Half eight and I'm already on the road. I'm sleepy: I went out yesterday. I turn on the CD player and Cherub Rock brings me back to life ("I want that honey!"), "Quiet" pushes me, precisely, to not being quiet at all, and well, "Today" still is "Today". It remains one of the main indie anthems, an ode to distorsion, to the head-banging, but also to melody, to youth, to that ice-cream van covered in paint that appeared on the promotional clip. Yes, "Today" takes us back in time and, sometimes, also in space. We remember the American sunsettings, those lived and those imagined, the lingering sunsets from the cliffs...
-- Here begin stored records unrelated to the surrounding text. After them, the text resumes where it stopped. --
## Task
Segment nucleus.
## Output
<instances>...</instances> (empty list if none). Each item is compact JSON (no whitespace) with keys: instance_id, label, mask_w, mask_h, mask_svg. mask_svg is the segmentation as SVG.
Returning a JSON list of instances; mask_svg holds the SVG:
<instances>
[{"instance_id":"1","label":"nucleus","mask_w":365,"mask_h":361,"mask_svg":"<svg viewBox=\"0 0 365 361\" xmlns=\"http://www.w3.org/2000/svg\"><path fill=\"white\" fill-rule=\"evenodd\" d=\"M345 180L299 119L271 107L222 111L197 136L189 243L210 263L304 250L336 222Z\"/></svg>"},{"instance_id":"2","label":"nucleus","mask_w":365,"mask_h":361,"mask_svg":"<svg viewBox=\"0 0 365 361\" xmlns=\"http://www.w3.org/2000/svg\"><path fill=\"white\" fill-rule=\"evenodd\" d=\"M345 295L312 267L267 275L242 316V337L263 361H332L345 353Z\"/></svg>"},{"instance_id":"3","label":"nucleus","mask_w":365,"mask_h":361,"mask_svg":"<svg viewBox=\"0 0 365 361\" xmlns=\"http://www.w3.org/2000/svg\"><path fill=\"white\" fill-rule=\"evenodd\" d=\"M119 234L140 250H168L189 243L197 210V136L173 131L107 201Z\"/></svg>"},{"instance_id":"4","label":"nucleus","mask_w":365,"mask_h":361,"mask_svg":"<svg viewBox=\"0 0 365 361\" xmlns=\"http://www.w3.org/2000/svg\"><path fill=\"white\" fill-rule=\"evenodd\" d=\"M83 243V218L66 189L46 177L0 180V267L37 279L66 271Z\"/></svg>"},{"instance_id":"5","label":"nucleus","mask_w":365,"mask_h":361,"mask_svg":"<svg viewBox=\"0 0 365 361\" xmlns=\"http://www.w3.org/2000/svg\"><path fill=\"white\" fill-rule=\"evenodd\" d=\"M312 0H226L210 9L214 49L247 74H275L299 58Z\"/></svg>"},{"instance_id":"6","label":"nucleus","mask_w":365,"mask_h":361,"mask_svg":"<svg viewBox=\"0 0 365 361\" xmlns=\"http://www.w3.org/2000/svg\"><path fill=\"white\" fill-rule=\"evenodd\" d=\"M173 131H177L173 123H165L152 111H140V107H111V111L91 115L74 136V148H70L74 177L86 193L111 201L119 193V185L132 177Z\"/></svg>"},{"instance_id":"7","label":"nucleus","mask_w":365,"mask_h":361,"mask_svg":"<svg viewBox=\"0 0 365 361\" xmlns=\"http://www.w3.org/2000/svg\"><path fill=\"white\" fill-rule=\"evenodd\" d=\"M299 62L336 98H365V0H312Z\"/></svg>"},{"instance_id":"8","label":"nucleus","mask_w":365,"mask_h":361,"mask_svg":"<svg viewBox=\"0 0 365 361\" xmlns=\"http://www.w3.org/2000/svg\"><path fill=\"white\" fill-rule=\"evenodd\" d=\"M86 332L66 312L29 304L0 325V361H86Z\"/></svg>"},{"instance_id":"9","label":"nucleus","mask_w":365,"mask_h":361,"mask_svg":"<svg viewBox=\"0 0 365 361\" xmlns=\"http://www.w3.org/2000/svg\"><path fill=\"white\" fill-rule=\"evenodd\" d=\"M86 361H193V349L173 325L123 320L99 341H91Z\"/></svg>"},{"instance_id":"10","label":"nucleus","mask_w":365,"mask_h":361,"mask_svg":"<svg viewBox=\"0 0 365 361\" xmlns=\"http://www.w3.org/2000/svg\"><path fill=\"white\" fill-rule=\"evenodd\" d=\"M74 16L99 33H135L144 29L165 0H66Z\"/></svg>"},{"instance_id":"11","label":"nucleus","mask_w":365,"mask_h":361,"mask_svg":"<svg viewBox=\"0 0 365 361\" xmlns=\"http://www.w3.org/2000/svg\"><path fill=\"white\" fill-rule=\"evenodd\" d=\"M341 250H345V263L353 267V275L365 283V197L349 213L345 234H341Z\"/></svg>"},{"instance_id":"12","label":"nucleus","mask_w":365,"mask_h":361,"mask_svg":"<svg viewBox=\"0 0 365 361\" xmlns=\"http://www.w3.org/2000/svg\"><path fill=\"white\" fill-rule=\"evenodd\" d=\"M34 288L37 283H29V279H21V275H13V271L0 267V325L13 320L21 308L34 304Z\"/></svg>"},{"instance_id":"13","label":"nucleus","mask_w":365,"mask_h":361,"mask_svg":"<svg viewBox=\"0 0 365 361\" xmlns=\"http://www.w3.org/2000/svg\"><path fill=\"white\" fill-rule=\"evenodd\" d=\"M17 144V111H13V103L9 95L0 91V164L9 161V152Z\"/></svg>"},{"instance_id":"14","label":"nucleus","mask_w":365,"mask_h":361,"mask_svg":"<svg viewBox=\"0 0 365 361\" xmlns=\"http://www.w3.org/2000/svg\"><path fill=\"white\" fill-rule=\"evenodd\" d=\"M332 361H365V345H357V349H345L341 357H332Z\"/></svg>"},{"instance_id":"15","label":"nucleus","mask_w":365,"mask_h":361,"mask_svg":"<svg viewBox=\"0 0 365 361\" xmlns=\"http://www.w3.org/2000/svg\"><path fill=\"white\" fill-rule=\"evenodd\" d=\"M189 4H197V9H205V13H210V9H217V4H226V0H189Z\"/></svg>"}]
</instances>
Then, "Hummer" shows us, already, what the Smashing Pumpkins were going to evolve into. It shows us their most melodic face, the most nostalgic and intimate one, the same one that spreads over CD 2 from Mellon Collie and the Infinite Sadness and Adore (hidden behind the machines and guitars).
And when we think we are for in for an easy ride, when we believe that the album will continue full of distorsed guitars and heartbreaking melodies, out of the blue comes track number 6. Acoustic guitars, and bells, and violins, and that deep voice: "Disarm" is on and it really disarms us. The music touches us, the voice is talking to us, we shiver when Billy Corgan screams: "I used to be a little boy".
And right at this point I stop the car. I don't care anymore about getting late to work: "Disarm" is playing and we must listen to it.